• **TEXT PASSAGE**:
▼

At present, there is a widespread cover-up in the mainstream media of the manifest connection between global warming and extreme weather events:  cyclones, mega-floods and wildfires.  This cover-up reinforces climate change denial.

Compounding the global warming impasse is the prospect of nuclear warheads, many on hair trigger alert, being released due to accident or design.

These issues are hardly discussed by national leaders and media mouthpieces, preoccupied with parochial  and legalistic issues and overlooking or encouraging carbon emission and export, thus presiding over a Faustian Bargain which can only lead to the demise of the biosphere as we know it.

Unless there is effective sequestration of carbon gases, the amplifying feedback effects of melting of ice sheets, warming oceans, the release of CO2 and the desiccation of land surfaces, will see the Earth reach an average temperature of 4 degrees Celsius above pre-industrial levels or higher within a short time frame.  Numerous species, including Homo sapiens, will be hard-pressed to adapt. The increase in evaporation from the oceans will lead to mega-cyclones, mega-floods and super-tropical terrestrial environments. Large scale fires and hurricanes are already occurring before our eyes. Arid and semi-arid regions will become overheated, severely affecting flora and fauna habitats.

▲

• **GIVEN DATA**:
▼

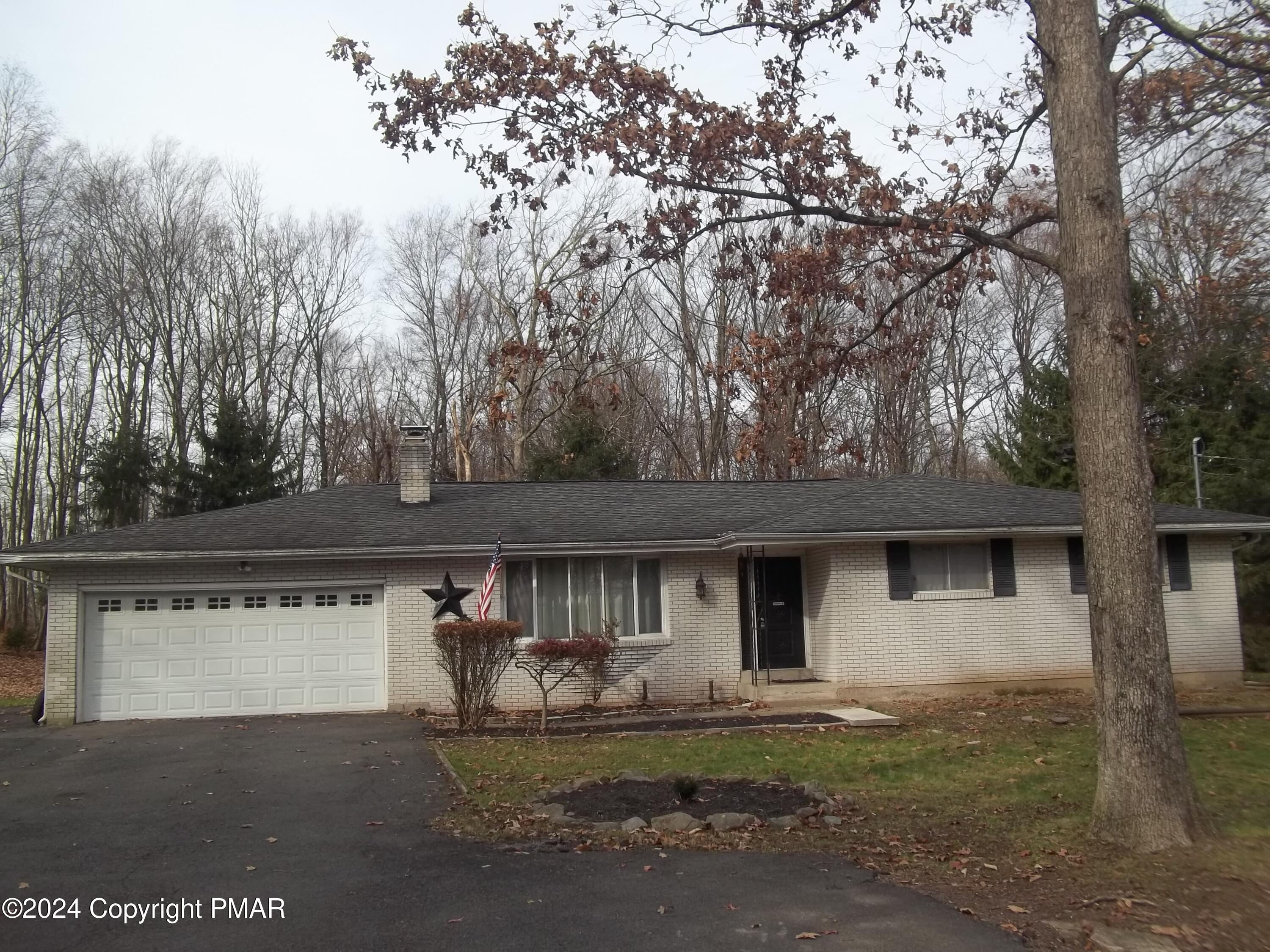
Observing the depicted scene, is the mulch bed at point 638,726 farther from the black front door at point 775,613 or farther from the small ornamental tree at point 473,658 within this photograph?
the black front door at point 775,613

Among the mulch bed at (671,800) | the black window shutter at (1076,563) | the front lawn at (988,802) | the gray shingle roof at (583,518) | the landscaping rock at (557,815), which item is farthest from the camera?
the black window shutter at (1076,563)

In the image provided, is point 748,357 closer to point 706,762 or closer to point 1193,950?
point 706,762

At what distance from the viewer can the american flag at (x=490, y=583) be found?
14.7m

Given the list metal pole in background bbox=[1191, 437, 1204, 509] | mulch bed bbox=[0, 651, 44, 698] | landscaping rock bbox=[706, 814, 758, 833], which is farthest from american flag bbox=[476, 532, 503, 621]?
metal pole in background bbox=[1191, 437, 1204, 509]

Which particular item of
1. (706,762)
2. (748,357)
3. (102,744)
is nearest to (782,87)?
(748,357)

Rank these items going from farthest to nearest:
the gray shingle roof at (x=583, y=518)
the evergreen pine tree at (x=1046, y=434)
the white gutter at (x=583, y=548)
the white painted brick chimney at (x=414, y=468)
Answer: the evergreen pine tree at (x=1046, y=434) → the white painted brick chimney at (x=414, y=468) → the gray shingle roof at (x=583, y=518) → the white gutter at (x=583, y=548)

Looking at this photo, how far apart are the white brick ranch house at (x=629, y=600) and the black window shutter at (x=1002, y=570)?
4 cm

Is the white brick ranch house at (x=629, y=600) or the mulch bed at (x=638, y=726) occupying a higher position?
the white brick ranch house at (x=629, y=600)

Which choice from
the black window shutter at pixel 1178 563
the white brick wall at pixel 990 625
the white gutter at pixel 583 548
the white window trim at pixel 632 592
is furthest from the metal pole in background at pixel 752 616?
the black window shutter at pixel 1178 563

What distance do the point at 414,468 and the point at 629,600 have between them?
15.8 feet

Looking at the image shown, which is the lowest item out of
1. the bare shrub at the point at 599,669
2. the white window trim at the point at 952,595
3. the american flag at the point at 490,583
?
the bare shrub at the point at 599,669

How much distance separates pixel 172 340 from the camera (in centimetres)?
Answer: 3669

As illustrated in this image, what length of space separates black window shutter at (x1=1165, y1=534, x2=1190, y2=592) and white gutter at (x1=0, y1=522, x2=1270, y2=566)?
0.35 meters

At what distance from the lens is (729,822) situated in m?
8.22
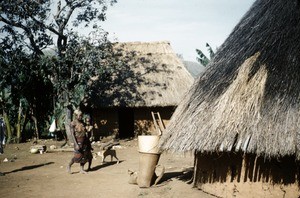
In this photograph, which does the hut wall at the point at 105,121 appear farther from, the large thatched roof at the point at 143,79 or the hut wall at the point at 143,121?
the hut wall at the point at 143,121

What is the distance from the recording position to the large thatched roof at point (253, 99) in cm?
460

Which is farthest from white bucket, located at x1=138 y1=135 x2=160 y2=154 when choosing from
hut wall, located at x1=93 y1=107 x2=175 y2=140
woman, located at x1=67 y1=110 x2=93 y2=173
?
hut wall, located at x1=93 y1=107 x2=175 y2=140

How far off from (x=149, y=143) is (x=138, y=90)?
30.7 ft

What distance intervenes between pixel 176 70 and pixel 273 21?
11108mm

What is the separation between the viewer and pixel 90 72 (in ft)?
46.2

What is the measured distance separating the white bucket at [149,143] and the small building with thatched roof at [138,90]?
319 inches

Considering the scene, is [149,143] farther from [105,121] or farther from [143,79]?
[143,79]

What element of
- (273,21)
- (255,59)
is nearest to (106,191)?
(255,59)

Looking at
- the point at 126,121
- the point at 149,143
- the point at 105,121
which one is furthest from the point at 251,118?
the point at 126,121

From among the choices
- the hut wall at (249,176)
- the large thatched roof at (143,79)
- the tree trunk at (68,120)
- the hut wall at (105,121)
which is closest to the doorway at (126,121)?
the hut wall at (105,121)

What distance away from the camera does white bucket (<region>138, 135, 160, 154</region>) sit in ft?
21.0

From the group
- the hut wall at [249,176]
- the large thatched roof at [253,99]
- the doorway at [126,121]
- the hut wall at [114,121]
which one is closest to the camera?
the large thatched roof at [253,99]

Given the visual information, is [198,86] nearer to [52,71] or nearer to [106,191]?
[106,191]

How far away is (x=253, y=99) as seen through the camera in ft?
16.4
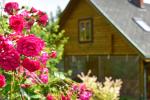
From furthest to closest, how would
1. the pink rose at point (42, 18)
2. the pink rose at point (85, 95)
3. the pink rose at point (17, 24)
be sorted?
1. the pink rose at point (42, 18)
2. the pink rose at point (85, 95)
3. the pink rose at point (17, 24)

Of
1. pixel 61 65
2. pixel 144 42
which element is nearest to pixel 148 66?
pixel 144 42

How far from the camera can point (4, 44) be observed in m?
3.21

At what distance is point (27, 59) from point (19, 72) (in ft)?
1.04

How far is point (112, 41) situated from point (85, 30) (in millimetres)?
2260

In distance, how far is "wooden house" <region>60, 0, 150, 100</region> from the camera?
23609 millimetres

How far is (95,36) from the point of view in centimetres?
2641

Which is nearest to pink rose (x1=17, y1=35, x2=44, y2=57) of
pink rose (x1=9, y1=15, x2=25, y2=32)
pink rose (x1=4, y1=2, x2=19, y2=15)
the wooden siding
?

▲

• **TASKS TO COMPLETE**:
(1) According to the climate text, what will cause mega-cyclones, mega-floods and super-tropical terrestrial environments? Answer in one to three sentences.
(2) In the records, starting at the line that contains "What distance away" and ending at the end of the records, rename "hut wall" to "cabin wall", keeping everything else unchanged. Leave the pictures out of the answer.
The text and the records bear no relation to each other.

• **SOLUTION SET**:
(1) The increase in evaporation from the oceans will cause them.

(2)
What distance away from the camera does white bucket (<region>138, 135, 160, 154</region>) sit in ft?
21.0

From the group
- the cabin wall at [249,176]
- the large thatched roof at [253,99]
- the doorway at [126,121]
- the cabin wall at [114,121]
which one is closest to the camera?
the large thatched roof at [253,99]

Given the visual information, is [198,86] nearer to [52,71] or nearer to [106,191]?
[106,191]

How far away is (x=253, y=99) as seen through the camera in ft?
16.4
From furthest to closest, how would
1. the pink rose at point (42, 18)
2. the pink rose at point (85, 95)
3. the pink rose at point (17, 24)
be sorted?
1. the pink rose at point (42, 18)
2. the pink rose at point (85, 95)
3. the pink rose at point (17, 24)

Of
1. pixel 61 65
2. pixel 144 42
which element is nearest to pixel 148 66?
pixel 144 42

How far from the camera can point (4, 44) be observed in m?
3.21

At what distance is point (27, 59) from point (19, 72) (in ft)?
1.04

How far is point (112, 41) situated from point (85, 30) (in millimetres)?
2260

In distance, how far is "wooden house" <region>60, 0, 150, 100</region> from the camera?
23609 millimetres

How far is (95,36) from the point of view in centimetres?
2641

Which is nearest to pink rose (x1=17, y1=35, x2=44, y2=57) of
pink rose (x1=9, y1=15, x2=25, y2=32)
pink rose (x1=4, y1=2, x2=19, y2=15)
the wooden siding
?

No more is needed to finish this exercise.